「刺された男性は、笹原信雄 45才。現場近くにある建築コンサルタント会社『MIRAI』(みらい)の営業課長」
モニターに信雄と会社の写真が映る。
「おぉ…」 (はぁ〜全く)
捜査員の驚きの声に、ため息をつく咲。
「刺したのは…笹原千佳 27歳、専業主婦。そばにいた少女は、笹原信雄の娘 七海 15才」
「何っ!本当なのか君❗️母親は27歳なんだぞ」
三上課長が問う。
「富士本さ〜ん、続けていいかしら?」
振り向きもせずに聞く。
「続けろ」
「私は、『笹原信雄の娘』と言ったはずよ。七海の母である菜々子は、1年前に交通事故で死亡。この時のショックからか、七海は普通に声が出せなくなってます。千佳とは、その半年後に再婚し、新守山駅近くの中古住宅へ引っ越しています」
あまりに早い再婚に、ざわめく室内。
「それから…バラバラになっちゃった女性は、笹原信雄のアシスタント、若林涼音と考えて間違いないと思います。二人とも昨日同時に出かけ、今朝は出社していません」
『不倫』の疑念が、ざわめきを増幅させる。
「静かにしろ!いらん先入観は持つな!」
今度は富士本に軽く会釈する咲。
「バスん中の下半身の持ち主は、七海と同じ私立金山高校3年、草彅慎吾 15才と思われます。昨夜は自宅に帰らず、今朝捜索届けが提出されました。残念ながら上半身は確認不可能です」
咲が間を置く。
「七海と慎吾は、恋人関係であった様です」
次々と語られる内容と写真や資料に、全員の集中力が高まる。
(鳳来咲…か。
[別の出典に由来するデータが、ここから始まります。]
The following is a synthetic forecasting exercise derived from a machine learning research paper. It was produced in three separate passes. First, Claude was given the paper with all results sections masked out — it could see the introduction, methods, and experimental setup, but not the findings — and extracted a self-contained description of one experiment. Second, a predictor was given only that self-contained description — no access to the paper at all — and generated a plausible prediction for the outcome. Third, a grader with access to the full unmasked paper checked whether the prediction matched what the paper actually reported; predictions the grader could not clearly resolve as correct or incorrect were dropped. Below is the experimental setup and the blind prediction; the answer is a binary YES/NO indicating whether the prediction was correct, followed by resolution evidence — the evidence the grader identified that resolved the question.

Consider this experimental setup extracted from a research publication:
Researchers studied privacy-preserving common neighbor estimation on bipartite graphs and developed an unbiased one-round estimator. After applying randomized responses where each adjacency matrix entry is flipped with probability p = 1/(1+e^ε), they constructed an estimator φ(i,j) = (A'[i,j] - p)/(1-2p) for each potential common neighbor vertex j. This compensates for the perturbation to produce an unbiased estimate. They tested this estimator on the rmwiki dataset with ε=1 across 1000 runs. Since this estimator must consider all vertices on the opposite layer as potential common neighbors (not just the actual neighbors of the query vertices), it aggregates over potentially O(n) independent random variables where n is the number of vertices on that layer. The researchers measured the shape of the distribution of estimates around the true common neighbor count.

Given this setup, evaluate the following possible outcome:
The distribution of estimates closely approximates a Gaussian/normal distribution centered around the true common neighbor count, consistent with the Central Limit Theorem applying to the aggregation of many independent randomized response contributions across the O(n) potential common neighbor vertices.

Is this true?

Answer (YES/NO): NO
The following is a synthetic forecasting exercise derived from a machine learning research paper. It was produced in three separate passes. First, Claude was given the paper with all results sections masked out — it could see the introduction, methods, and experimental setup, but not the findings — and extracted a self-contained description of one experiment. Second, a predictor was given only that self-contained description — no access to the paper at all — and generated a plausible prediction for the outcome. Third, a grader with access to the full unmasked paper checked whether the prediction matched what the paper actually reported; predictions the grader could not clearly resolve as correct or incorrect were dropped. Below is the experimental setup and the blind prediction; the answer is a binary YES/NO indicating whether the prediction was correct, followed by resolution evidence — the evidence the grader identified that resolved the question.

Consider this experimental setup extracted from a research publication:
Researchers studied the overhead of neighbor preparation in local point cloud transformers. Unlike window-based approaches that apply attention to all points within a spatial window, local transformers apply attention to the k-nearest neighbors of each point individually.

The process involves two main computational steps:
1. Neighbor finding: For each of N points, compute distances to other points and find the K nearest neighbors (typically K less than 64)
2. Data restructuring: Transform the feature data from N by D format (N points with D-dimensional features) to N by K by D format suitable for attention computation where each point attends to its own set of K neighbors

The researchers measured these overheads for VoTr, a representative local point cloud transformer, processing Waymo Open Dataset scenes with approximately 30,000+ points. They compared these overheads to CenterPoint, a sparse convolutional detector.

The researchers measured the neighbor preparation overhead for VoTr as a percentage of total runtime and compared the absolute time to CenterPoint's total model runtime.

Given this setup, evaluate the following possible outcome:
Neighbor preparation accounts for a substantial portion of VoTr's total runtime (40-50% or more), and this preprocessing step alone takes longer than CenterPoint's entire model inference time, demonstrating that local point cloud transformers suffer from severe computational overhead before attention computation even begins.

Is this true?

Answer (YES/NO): NO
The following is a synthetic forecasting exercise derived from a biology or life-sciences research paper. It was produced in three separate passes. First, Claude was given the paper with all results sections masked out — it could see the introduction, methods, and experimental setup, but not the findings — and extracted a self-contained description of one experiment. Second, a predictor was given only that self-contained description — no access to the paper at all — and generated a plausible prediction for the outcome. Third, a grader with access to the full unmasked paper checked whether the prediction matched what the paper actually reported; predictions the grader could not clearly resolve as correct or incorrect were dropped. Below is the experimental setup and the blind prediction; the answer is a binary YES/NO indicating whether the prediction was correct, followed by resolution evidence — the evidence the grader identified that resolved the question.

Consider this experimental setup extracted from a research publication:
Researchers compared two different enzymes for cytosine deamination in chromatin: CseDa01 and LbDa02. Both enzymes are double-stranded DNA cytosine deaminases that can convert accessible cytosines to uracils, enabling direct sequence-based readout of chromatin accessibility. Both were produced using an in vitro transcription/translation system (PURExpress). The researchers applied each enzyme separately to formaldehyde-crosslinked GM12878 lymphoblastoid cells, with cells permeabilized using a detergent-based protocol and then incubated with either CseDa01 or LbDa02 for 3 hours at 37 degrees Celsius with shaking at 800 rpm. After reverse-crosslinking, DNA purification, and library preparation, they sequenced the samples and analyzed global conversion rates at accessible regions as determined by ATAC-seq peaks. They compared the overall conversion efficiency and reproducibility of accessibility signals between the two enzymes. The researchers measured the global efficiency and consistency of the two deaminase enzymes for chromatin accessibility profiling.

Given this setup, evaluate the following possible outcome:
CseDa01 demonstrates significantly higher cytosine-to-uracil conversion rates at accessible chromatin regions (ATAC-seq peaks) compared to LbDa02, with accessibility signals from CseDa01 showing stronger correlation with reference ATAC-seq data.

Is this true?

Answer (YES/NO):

たいしたもんだ)
その雰囲気を悟り、嬉しそうな富士本。
「それから?」
富士本の言葉に、驚く捜査員たち。
「え〜っと、名古屋市営バスの運転手は、山口聡 29歳。千種総合病院へ搬送され、まだ意識は戻りませんが、命に問題はありません。それとあと一人、宅配便の男性は、株式会社リードの豊山豊(ゆたか)32歳。同病院に搬送されましたが、死亡」
「何っ!」
「あら?まさか知らなかった…なんて言わない…わよね?」(って、マジか!)
目先の被害者と加害者ばかりを意識し、確認が漏れていた。
「ちなみに…死因は、窒息死」
「な…」
咲が掌を突き出し、疑問符❓を制する。
「喉にコレが」
モニターに大きめの飴玉が映し出された。
「恐らくは、落雷に驚いて喉に詰まらせ、パニック状態で暴走して、バスに接触。あの雨の中、何故か上半身を窓からのり出していた、草彅慎吾の上半身を分断し…すり潰した。トラックの左側にソレが残っていました」
ざわめく室内。
色々な憶測が飛び交っていた。
そのうちの一人が、咲の逆燐に触れた。
「そんな偶然があるのか?何で妻と娘がいたんだ、しかも死体をわざわざ刺して捕まるなんて、おかしいだろう!」
(おいおい、しらねぇぞ)
富士本が小指を両耳に突っ込む。
「ん…もう〜アッタマ来た❗️それを調べるのが、あんたら警察だろ❗️甘えんのもいい加減にしやがれッ❗️このタコ❗️」
部屋を貫通した強烈な衝撃波が、表まで響き渡った。